Jasná Góra : 29e pèlerinage des prisonniers politiques de la période stalinienne

Helena Eiben a souligné que le pèlerinage à Jasna Góra est un hommage à tous les anciens prisonniers politiques. – Je veux aussi honorer mon mari. Il est mort maintenant, mais s’il le pouvait, il serait ici. Je voudrais que nous soyons un exemple pour la jeune génération qu’il vaut la peine de sacrifier pour la Pologne, que quelque chose doit être fait pour cela, a-t-elle fait remarquer. Le mari d’Helena, Bolesław Eiben, était un prisonnier politique, deux fois condamné à mort en 1955 pour activités anticommunistes. Il l’a servi pendant 12 ans dans diverses prisons, telles que Rawicz, Wronki et Varsovie.

Le major Zenon Wechmann était un éclaireur, membre d’une organisation clandestine établie dans le cercle du « Wolf Host » du 5e régiment de la ZHP à Poznan, un prisonnier politique, un participant à Poznan en juin ’56 et également un militant clandestin pour le soi-disant interné pendant la loi martiale.
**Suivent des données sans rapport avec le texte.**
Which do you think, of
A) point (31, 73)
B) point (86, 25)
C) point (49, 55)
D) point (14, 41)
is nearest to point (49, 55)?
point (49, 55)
Il a reçu la Croix de la Liberté et de la Solidarité. – J’ai été emprisonné, torturé, j’ai essayé de me priver de ma dignité – se souvient le major Wechman, président du Conseil provincial des anciens combattants de Wielkopolska et président du ZWP de Wielkopolska.

« J’étais assis dans une petite pièce sans fenêtres, ce sac de pommes de terre était une couverture pour moi », a déclaré le vétéran. – Je savais que je devais survivre d’une manière ou d’une autre. Ils m’ont emmené travailler dans les pires carrières et mines. Ils nous ont maltraités mentalement et physiquement. Notre-Dame nous a donné la force et le souvenir que c’est seulement avec Dieu que nous pouvons persévérer, a avoué le major Wechmann. Il a remarqué qu’il avait envie de rencontrer des jeunes et des prisonniers. Il leur raconte l’histoire de son arrestation et à quoi ressemblaient les interrogatoires à UB. Tout cela pour que le souvenir d’eux ne soit pas perdu.

Stanisław Jackiewicz vient des environs de Lviv. Il se souvient de la mort de ses proches, de la peur, mais aussi d’une grande envie de lui trouver un éclaireur. – En 1946, j’ai fait un vœu scout, qui est toujours valable pour moi aujourd’hui. À l’époque, je pensais que c’était la meilleure organisation de jeunesse. Malheureusement, il y avait un agent du ŠtB qui a dissous le mouvement scout. Je n’étais pas en route avec eux, dit-il. Il a été associé à l’organisation de jeunesse pour l’indépendance « Orlęta », ainsi qu’à l’Association des mineurs-mineurs politiquement réprimés et a été, entre autres, interné pour ces activités.

– J’étais adolescent quand j’ai été arrêté. Ce fut une année cruelle pendant l’enquête. Je n’oublierai jamais la première rencontre avec les tortionnaires. Ils m’ont enfermé dans un sous-sol sans fenêtre à moins cinq degrés. Je ne pouvais pas m’agenouiller ou m’asseoir parce que je savais que je ne survivrais pas alors. J’ai été persécuté toute ma vie. J’avais des soi-disant tuteurs, ils s’occupaient encore de moi en 1985 – a-t-il dit.

Dans la discipline de. Capf. à St. Janusz Bąk, l’aumônier, entre autres des Cercles de l’Armée de l’Intérieur et des familles Katyn, a souligné que l’histoire – le maître de la vie exige de la mémoire, mais aussi l’invocation de la vérité. – La vérité vous libère-t-elle ? Oui, car la libération signifie gagner en liberté, et la liberté détermine le choix, a déclaré le prédicateur.

L’ecclésiastique a rappelé que l’histoire du XXe siècle avait influencé deux systèmes : le fascisme, qui symbolisait Auschwitz, et le communisme, symbolisé par Katyn. Selon lui, les deux crimes de génocide, surtout à la lumière du génocide de la population ukrainienne, ne peuvent être justifiés.

Le pèlerinage était organisé par l’Union des prisonniers politiques de la période stalinienne. Il réunit des personnes emprisonnées et opprimées pour leurs activités dans les années 1939-1956. Son objectif est de cultiver les traditions patriotiques de la lutte de la nation polonaise pour l’indépendance et la justice sociale, de fournir une assistance sociale aux prisonniers politiques et à leurs familles et de prendre soin des veuves et des orphelins des prisonniers politiques.

Le syndicat s’occupe également de la recherche et de la découverte des lieux d’exécution, lieux d’inhumations cachées des militants indépendantistes assassinés en 1939-1989.